Les contes modernes sont bel-et-bien numériques mais MARY TEMPLE se charge de rappeler aux jeunes les dangers d'Internet. En effet, BELLE a tous les agaçants (et véridiques) 'tics' des ados (et autres !) auteurs de journaux en ligne : elle guette ses commentaires, son compteur, elle s'adresse à un hypothétique lecteur comme s'ils étaient des milliers à suivre son blog … Mais surtout, elle est bien imprudente : lieux, dates et horaires de ses RDV, elle livre force détails sur sa vie privée. Heureusement, l'auteur rétablit rapidement l'ordre et BELLE, enfin lucide, déplore ses malheurs : « je n'aurai finalement réussi à attirer l'attention que d'un couple de barjots et d'un paumé […] et à mettre en danger la vie du seul gentil garçon de mon entourage » (p. 84). La forme même du blog (la note quotidienne + les commentaires et de quelques MP) est habilement utilisée pour rythmer le récit, apporter des interactions entre les personnages (on s'attache facilement aux auteurs des commentaires, Yuko et Arsenik) …

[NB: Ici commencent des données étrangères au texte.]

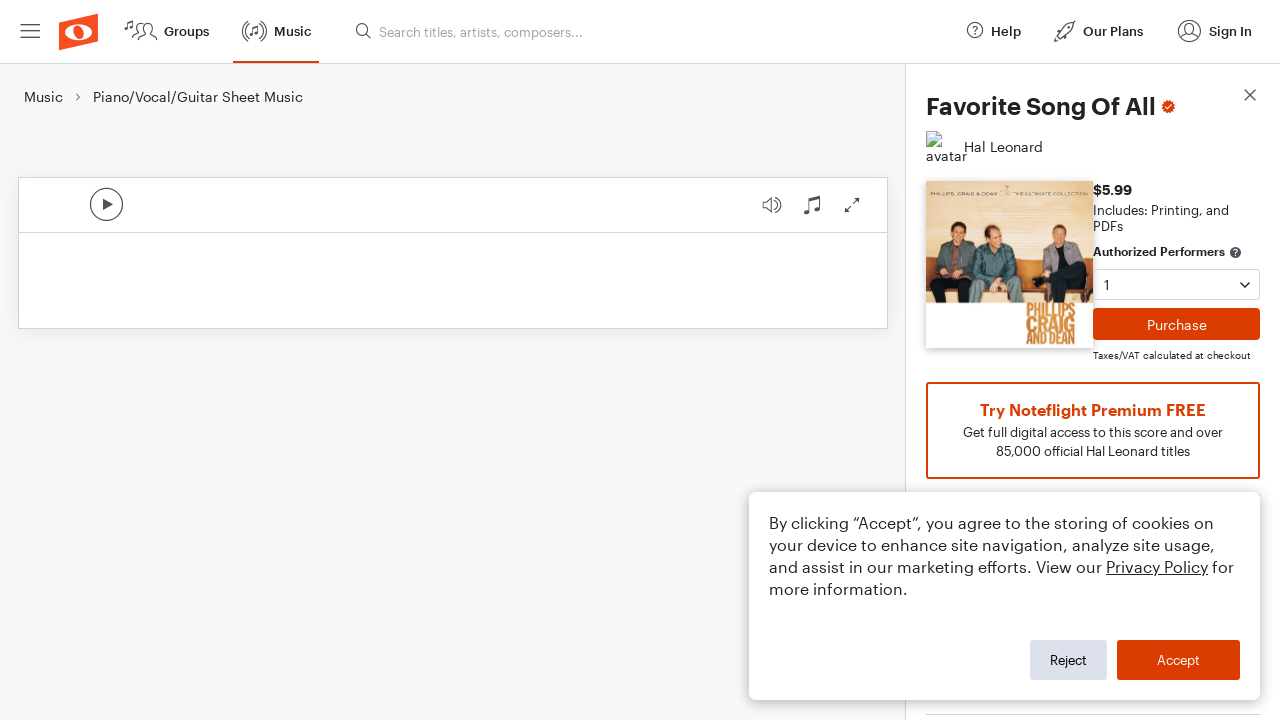

--- FILE ---
content_type: text/html; charset=utf-8
request_url: https://www.noteflight.com/pub_embed/718565fde87e5a70385f60b43954d197?token=eyJhbGciOiJIUzI1NiJ9.eyJkYXRhIjp7InB1Ymxpc2hlZF9zY29yZV9pZCI6IjcxODU2NWZkZTg3ZTVhNzAzODVmNjBiNDM5NTRkMTk3IiwicHJldmlldyI6dHJ1ZSwicGVyc29uYWxpemF0aW9uIjpudWxsLCJkaXNhYmxlUHJpbnRpbmciOnRydWV9LCJleHAiOjE3Njg5Nzg5MDF9.ak41sfMzqYjVUE5qhIrNck8Hbdp61mCNo3-ixxFpTVo
body_size: 3052
content:
<!DOCTYPE html>
<html lang="en" xml:lang="en" xmlns="http://www.w3.org/1999/xhtml">
  <head>
    <meta content="text/html;charset=UTF-8" http-equiv="content-type" />
    <meta http-equiv="X-UA-Compatible" content="requiresActiveX=true" />

      <meta name="robots" content="noindex,nofollow" />

    <title>
      Noteflight - Online Music Notation Software
    </title>
    <script language="javascript">
      var appConfigJsonB64 = "[base64]/[base64]"
    </script>
    <script src="https://production-assets.noteflight.com/speedyg/speedyg-12edfd5d5315b0d44538.js"></script>
  </head>
  <body id="appBody">
  <div id="mainPage">
    <div id="embedContainer">
      <iframe id="embedIframe" class="fullSize" allow="autoplay; fullscreen"></iframe>
    </div>
    <div id="svgContainer">
      <div id="svgContainerHeader" class="svgContainerHeader" role="navigation" aria-label="svgContainerHeade">
        <div class="svgContainerHeaderInner" role="toolbar" aria-orientation="horizontal">
          <div class="headerPaletteLeft">
            <button
              id="playButton"
              class="unstyled paletteButton playCircle"
              aria-label="Play">
            </button>
          </div>
          <div class="headerPaletteRight">
            <button
              id="playbackButton"
              class="unstyled paletteButton playback"
              aria-label="Playback">
            </button>
            <button
              id="scoreButton"
              class="unstyled paletteButton notes"
              aria-label="Score">
            </button>
            <div id="printButtonContainer" class="hidden">
              <button
                id="printButton"
                class="unstyled paletteButton printSimple"
                aria-label="Print PDF Sample"
                aria-disabled="true">
              </button>
            </div>
            <button
              id="fullScreenButton"
              class="unstyled paletteButton"
              aria-label="Full Screen">
            </button>
          </div>
        </div>
      </div>
      <div id="pagesContainer" class="pagesContainer" role="main">
        <div id="pageTurnerBack" class="performUI performPageTurner back"></div>
        <div id="pageTurnerForward" class="performUI performPageTurner forward"></div>
      </div>
      <div id="spinner" class="hidden">
        <div id="spinner" class="overlay">
          <div class="spinnerContainer">
            <div class="spinner">
            </div>
            <div id="overlayCaption" class="overlayCaption"></div>
          </div>
        </div>
      </div>
    </div>
  </div>
</body>

</html>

La morale de Le blog de l@ belle est la même que dans La Belle et la Bête de Mme Leprince de Beaumont (et reste toujours juste) : il ne faut pas se fier aux apparences et apprendre à voir au-delà (surtout sur Internet !!). Oui, BELLE fini par se rendre compte que sous l'apparence repoussante de BEAUMONT se cache un cœur pur dont elle tombe amoureuse. Non Yuko n'est pas une petite asiatique et Arsenik un petit caïd de banlieue …
Bref, Le blog de l@ belleest un roman facile d'accès (dès la 5ème) qui procure au lecteur un agréable moment de lecture détente.